Ryan offers a few tips to those aiming for a healthier diet (for non-sportspeople):

- Determine how many calories you require in a day. Eat to your heart’s content – but your heart is the size of your closed fist. The portion should be the size of your closed fist. You need to eat eight meals a day, but we’re actually eating five-six fistfuls per sitting.

- Use a spray bottle instead of a teaspoon for your oil (to make dosas, for instance). You tend to use smaller quantities with a spray bottle. You need 20ml of oil in a day, but most people use 80ml.

- Add an exercise programme: a 45-minute walk, three times a week should be sufficient.

- Try to eat five servings of fruits/ vegetables a day. It’s difficult to stick to this plan, but it pays off.Eliminate white bread or refined flour – use red rice, whole wheat flour, ragi balls; avoid aata.

- To increase protein intake, consume dairy products (cheese), pulses, quinoa seeds or sunflower seeds, which can be added to your food, and are rich in protein.

- Those who are desperate to snack on sweets can eat rosogollas without the sugar syrup – cottage cheese is a good source of protein.

- Jaggery is a good substitute for sugar. You could also try herbal sweeteners (Stevia)

(Visit: www.quanutrition.com to contact Ryan Fernando)

Saina Nehwal’s daily diet (excerpted from ‘Playing To Win’)

On waking up, I glug down a glass of milk. Then it’s egg whites and brown bread for breakfast and a protein shake before and after my morning training.
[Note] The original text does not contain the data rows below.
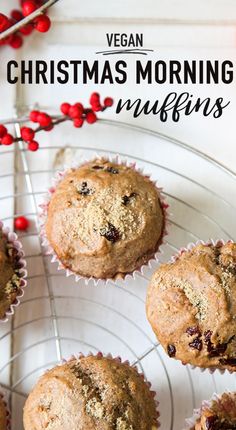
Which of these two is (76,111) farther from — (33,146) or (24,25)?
(24,25)

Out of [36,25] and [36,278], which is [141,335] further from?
[36,25]

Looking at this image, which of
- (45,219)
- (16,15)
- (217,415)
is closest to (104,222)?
(45,219)

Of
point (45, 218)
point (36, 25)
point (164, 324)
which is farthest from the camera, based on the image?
point (36, 25)

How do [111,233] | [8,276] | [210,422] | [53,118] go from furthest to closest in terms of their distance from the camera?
[53,118] < [8,276] < [111,233] < [210,422]

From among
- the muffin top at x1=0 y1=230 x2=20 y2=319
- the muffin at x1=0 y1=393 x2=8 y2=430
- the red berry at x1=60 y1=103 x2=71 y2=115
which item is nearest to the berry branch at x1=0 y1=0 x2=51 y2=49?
the red berry at x1=60 y1=103 x2=71 y2=115

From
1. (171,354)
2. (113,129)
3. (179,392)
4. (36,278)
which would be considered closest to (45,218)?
(36,278)

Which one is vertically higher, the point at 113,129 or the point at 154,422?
the point at 113,129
Lunch is two rotis – never more than that – dal, sabzi, grilled chicken, and lassi. In the afternoon, I again drink a glass of my protein shake before and after training.

Dinner is the same as lunch but one roti, not two.

If I had a choice, my pick of side dishes would be besan kadhi, aloo gobhi, aloo mutter, aloo capsicum… basically anything with potatoes in it. If I feel hungry between meals, I snack healthily with fruit or fruit chaat. Sometimes bhujia makes its way into my snack pack, especially aloo bhujia!

On Sundays I eat anything I want. Truth be told, after all these years of rigorous dieting I find it hard to binge. But paranthas or naan and paneer butter masala are often found on my plate.